Parece de nuevo alegre. Quizá no se haya percatado de nada. Luego da la impresión de que cambia de opinión.

—Eh, Caro, quizá te llame esta tarde, ¿qué dices? O mañana. Eso es, quedamos para mañana, que es domingo. ¿Vale?

Le sonrío.

—Vale.

—En ese caso le reservaré a mi hermanita la magnífica sorpresa que quiero compartir con ella.

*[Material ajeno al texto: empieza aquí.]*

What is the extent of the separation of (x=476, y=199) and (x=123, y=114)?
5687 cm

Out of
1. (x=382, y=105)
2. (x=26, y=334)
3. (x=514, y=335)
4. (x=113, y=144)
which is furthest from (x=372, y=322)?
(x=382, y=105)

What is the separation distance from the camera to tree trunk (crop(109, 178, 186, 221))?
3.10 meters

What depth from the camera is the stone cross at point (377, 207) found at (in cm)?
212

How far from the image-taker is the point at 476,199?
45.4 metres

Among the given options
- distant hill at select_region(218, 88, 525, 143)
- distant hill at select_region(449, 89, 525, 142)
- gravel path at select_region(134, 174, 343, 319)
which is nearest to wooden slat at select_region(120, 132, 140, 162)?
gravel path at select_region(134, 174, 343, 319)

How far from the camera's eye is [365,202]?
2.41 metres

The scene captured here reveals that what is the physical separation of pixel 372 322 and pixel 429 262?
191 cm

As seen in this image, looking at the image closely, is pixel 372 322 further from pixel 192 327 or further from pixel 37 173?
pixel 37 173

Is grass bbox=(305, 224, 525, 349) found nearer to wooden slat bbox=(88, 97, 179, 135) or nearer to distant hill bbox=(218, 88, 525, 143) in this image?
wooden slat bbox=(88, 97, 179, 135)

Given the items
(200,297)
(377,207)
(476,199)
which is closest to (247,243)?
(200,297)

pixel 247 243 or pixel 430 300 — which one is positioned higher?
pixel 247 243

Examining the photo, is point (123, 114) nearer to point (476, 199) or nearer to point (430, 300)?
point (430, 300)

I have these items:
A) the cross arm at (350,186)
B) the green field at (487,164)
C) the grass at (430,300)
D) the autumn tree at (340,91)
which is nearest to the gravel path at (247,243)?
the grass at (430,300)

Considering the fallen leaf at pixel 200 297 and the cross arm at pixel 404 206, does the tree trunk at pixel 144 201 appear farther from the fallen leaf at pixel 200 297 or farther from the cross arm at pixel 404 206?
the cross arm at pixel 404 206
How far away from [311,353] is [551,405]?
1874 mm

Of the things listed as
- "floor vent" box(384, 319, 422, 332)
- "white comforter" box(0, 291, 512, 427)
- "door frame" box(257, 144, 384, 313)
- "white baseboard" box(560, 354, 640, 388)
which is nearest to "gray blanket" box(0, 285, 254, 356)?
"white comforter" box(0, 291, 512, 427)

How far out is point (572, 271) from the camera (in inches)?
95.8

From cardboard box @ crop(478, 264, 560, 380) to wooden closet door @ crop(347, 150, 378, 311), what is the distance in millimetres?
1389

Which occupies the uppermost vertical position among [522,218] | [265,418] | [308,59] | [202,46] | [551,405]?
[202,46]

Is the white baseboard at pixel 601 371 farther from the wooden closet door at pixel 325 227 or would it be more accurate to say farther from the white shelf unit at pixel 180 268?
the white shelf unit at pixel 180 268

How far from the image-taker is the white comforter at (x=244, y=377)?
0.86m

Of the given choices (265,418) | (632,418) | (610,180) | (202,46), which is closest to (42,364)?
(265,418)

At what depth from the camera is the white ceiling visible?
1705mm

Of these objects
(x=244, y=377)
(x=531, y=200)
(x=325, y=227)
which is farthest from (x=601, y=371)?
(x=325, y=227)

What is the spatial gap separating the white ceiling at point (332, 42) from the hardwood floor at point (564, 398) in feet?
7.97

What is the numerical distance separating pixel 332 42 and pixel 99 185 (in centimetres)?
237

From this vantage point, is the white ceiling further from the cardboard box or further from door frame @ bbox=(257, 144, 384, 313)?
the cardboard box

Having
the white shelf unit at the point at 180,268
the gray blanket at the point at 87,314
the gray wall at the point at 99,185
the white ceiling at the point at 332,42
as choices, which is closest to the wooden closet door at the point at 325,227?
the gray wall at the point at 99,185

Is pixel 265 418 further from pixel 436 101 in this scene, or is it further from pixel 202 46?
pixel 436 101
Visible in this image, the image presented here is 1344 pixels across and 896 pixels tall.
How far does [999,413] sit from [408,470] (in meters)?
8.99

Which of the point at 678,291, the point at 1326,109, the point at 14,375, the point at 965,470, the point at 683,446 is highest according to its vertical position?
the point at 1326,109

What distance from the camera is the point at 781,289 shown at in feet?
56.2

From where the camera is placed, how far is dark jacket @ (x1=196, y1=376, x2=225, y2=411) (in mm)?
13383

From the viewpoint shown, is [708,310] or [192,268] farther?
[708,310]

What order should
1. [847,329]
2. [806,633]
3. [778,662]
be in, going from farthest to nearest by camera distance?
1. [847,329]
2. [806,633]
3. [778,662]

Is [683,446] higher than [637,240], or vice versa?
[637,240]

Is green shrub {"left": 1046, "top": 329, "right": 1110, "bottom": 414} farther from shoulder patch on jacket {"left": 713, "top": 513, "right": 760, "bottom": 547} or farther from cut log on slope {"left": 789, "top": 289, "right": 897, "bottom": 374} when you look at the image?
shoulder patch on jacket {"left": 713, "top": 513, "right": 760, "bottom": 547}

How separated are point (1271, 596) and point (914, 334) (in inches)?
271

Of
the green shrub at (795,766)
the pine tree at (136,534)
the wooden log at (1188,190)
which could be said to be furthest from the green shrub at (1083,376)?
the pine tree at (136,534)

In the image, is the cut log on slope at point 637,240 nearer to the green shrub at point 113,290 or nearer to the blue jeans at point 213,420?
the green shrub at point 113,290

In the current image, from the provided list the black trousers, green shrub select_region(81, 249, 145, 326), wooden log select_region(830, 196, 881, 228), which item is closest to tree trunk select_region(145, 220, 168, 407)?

Y se marcha así, con el pelo asomando por debajo del casco, con sus gafas oscuras y esa maravillosa sonrisa en los labios. En cierto modo, me siento culpable. Es la primera vez, que le miento. Lo veo ya a lo lejos. Solo. Sin Debbie. Me gustaban mucho como pareja. Bromeaban y se reían juntos. Le di la carta sin leerla siquiera. Esperemos que vaya bien. Había otra pareja que también me encantaba, Francesco y Paola. Vivían en Anzio. Los veía todos los años, desde siempre, desde que empecé a ir a esa localidad. Recuerdo que iban a la playa en moto. Ella detrás de él, abrazándolo con fuerza. Tenían una Vespa de color gris metalizado y cuando llegaban él apagaba el motor, porque de lo contrario la señora que se ocupaba de los servicios se enfadaba. Sí, Donatella, la señora de los servicios. Era vieja y siempre tenía algo que objetar. Los servicios se encontraban justo a la entrada de las casetas de la playa y uno podía entrar para lavarse los pies, para sacudirse la arena y para hacer pis. Pero estaban tan sucios que si entrabas descalzo y el suelo estaba lleno de ese barro… Brrr. Sólo de pensarlo se me pone la piel de gallina. ¡Qué asco me daba! De manera que Francesco apagaba el motor de la Vespa, se bajaba al vuelo y metía una mano por la parte trasera, donde está la matrícula, y la hacía bajar por los tres escalones que había.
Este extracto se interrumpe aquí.